Extra $2.2 billion aid for Malaysia SMEs, but 20 percent face demise, said association

08, Apr. 2020

Petaling Jaya
Petaling Jaya

By Charlotte Chong

KUALA LUMPUR, NNA - A special stimulus package worth more than $2.2 billion will help small and medium-sized enterprises (SMEs), the key driver of the Malaysian economy, cushion the impact of the economic fallout from the coronavirus pandemic and the continuing nationwide lockdown.

Announced on Monday, the latest package includes 7.9 billion ringgit ($1.8 billion) to increase wage subsidies for businesses largely hit by the two-week movement control order (MCO) enforced to contain the spread of the COVID-19 contagion since March 18. It has since been extended to April 14.

The amount would top up the 5.9 billion ringgit wage subsidy announced on March 27 to 13.8 billion ringgit. This is welcome news to many vulnerable business owners who had felt the earlier amount was sorely inadequate.

In addition, the government has also allocated 2.1 billion ringgit to give a special grant of 3,000 ringgit to registered micro-SMEs -- those with a turnover of less than 300,000 ringgit or employ fewer than five workers.

Dr Anthony Dass, chief economist of AmBank Group, said in a statement on Monday that the extra measures would "more likely help reduce bankruptcies and bad loans.”

Unveiling the additional package on Monday, Prime Minister Tan Sri Muhyiddin Yassin hoped it would "ease the financial burden of SMEs and subsequently assure two thirds of the workforce will remain employed."

It follows two stimulus packages worth a total of 250 billion ringgit announced in the last two months.

Business leaders are pleased that the government has heeded their advice for more measures to prevent business closures and to help retain staff.

The subsidy for those employing one to 75 employees has been raised from 600 ringgit to 1,200 ringgit on condition that they must retain their staff for at least six months.

SMEs with bigger staff strength will get enhanced subsidies of 600 ringgit and 800 ringgit.

Clearly, the smallest players in the market which also form the biggest SMEs segment would stand to gain the most from the additional subsidies.

Ipoh, the capital of northern state of Perak
Ipoh, the capital of northern state of Perak

Datuk Michael Kang Hua Keong, the National President of the SME Association of Malaysia, said the enhanced package would definitely help micro businesses who make up 76 percent or about 700,000 SMEs in the country.

“The main idea is to take care of the lower income group,” he added.

While the latest boost would help most SMEs tide over the crisis, the closure of more businesses seems inevitable.

Datuk Kang believes up to 20 percent of SMEs, particularly those who have zero income or problems with cash flow, still risk winding up.

“In any crisis, definitely there are SMEs which would go bust no matter what kind of assistance the government is giving,” Kang told NNA in a phone interview.

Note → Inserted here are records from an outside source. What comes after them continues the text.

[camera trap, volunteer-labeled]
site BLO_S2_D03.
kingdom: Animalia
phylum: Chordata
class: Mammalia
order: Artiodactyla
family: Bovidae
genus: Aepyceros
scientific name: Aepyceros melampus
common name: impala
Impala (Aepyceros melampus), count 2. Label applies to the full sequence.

To prevent business owners from falling through the cracks, the government's 3,000 ringgit grant is expected to benefit nearly 700,000 micro businesses nationwide.

Following feedback from members, Kang is appealing to the government to remove any red tape to make it easier for business owners to obtain the grant urgently

While lauding the government for helping the micro-SMEs, Datuk Seri Garry Chua, President of Malaysia Retail Chain Association (MRCA), felt bigger companies employing more than 200 workers would need more help too.

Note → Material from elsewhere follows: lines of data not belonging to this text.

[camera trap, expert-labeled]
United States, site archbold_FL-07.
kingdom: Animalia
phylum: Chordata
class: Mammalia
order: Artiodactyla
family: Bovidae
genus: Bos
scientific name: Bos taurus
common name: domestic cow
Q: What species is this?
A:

The government is now giving them a wage subsidy of 600 ringgit a month for every retained worker up to 200 workers only, even though the cap has been increased by 100.

The amount is still "very insufficient", Chua said, adding that he foresaw "a lot of unemployment" as such companies have bigger burdens as they employ the most people.

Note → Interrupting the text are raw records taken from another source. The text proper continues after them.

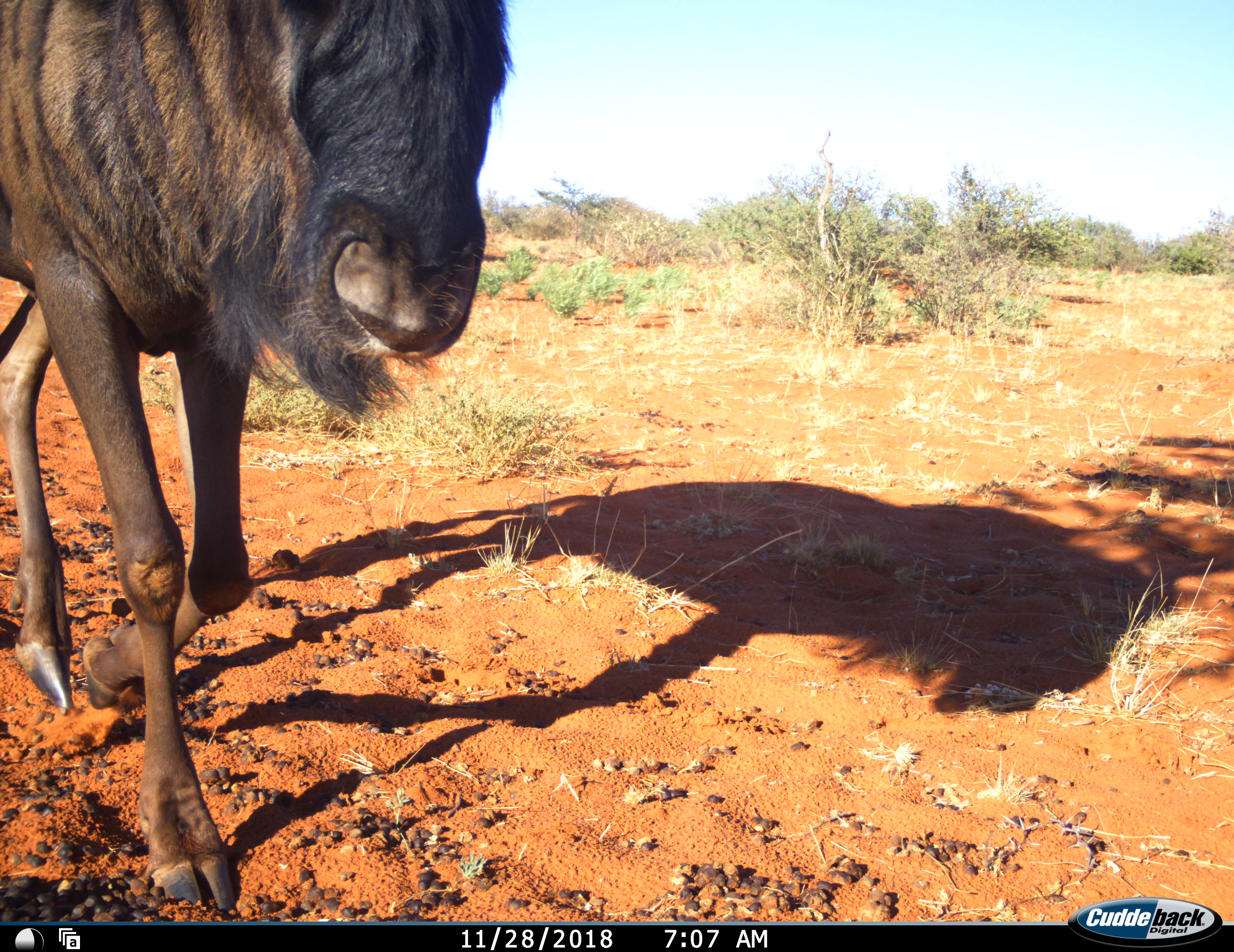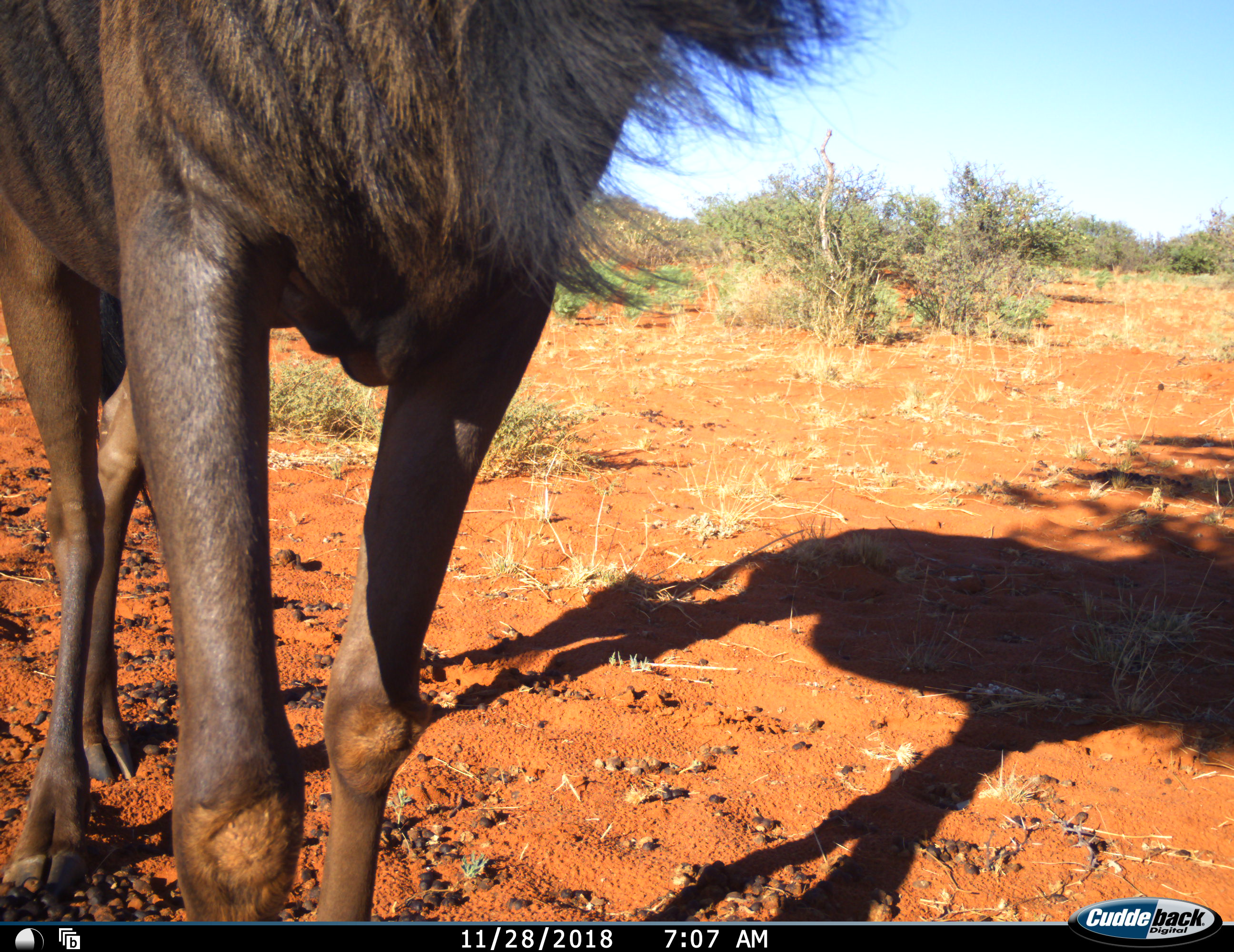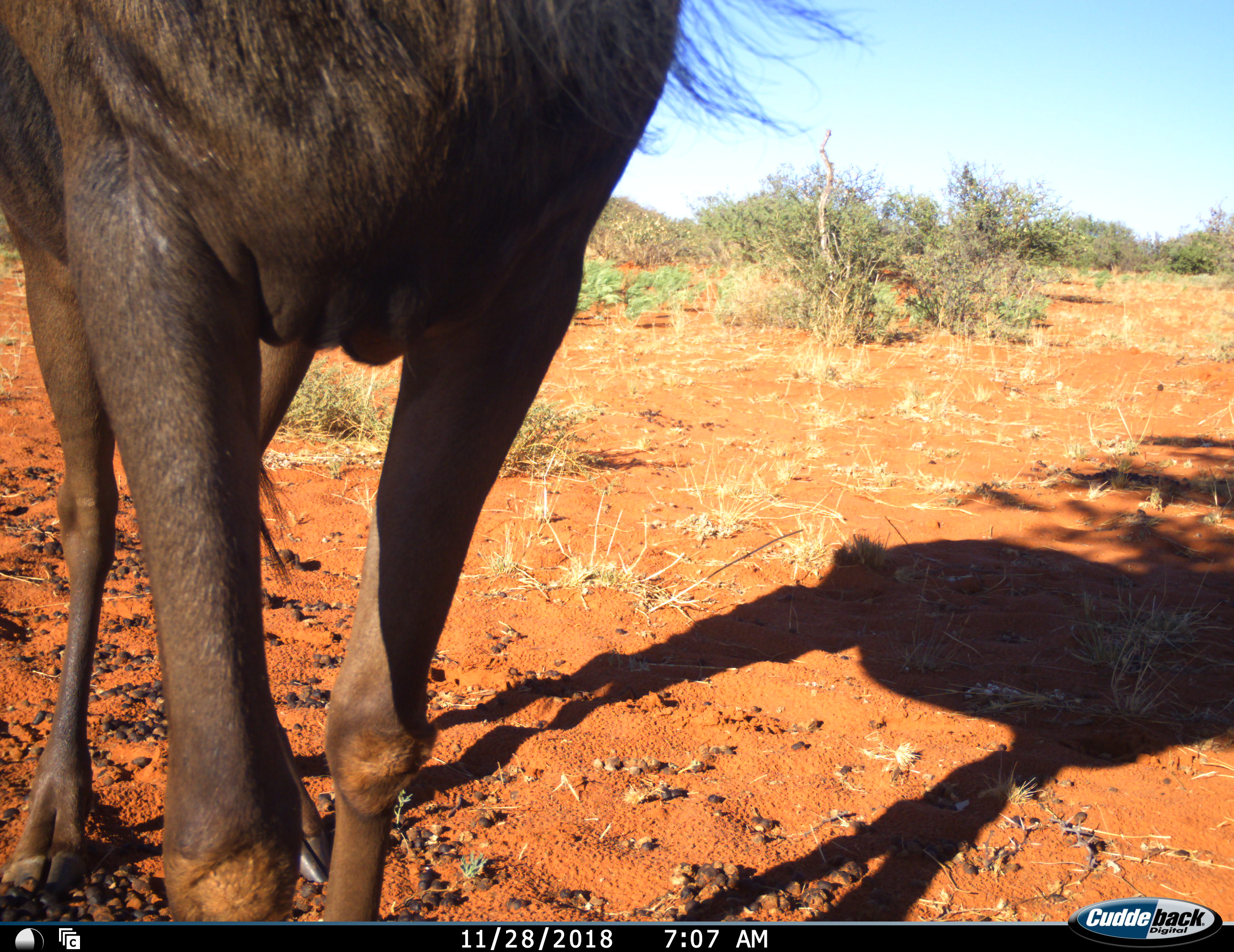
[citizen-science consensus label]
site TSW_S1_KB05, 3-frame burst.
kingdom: Animalia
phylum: Chordata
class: Mammalia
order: Artiodactyla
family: Bovidae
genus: Connochaetes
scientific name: Connochaetes taurinus taurinus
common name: blue wildebeest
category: wildebeestblue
Wildebeestblue (blue wildebeest) (Connochaetes taurinus taurinus), count 1. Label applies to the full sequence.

In making another appeal, Chua reiterated that more than 80 percent of SMEs and retailers hit by the crisis employ about 70 percent or 12 million workers in Malaysia.

He called for landlords and malls to give at least two months of free rental. "Malls have bigger stamina and can withstand the blow. The smaller businesses will be affected the most,” he said.

Chua is also appealing to Tenaga Nasional Bhd (TNB), the largest utility, to give at least 50 percent discount on electricity bills during the lockdown period and 30 per cent for the subsequent month. This would encourage malls to give tenants more rebates, he said.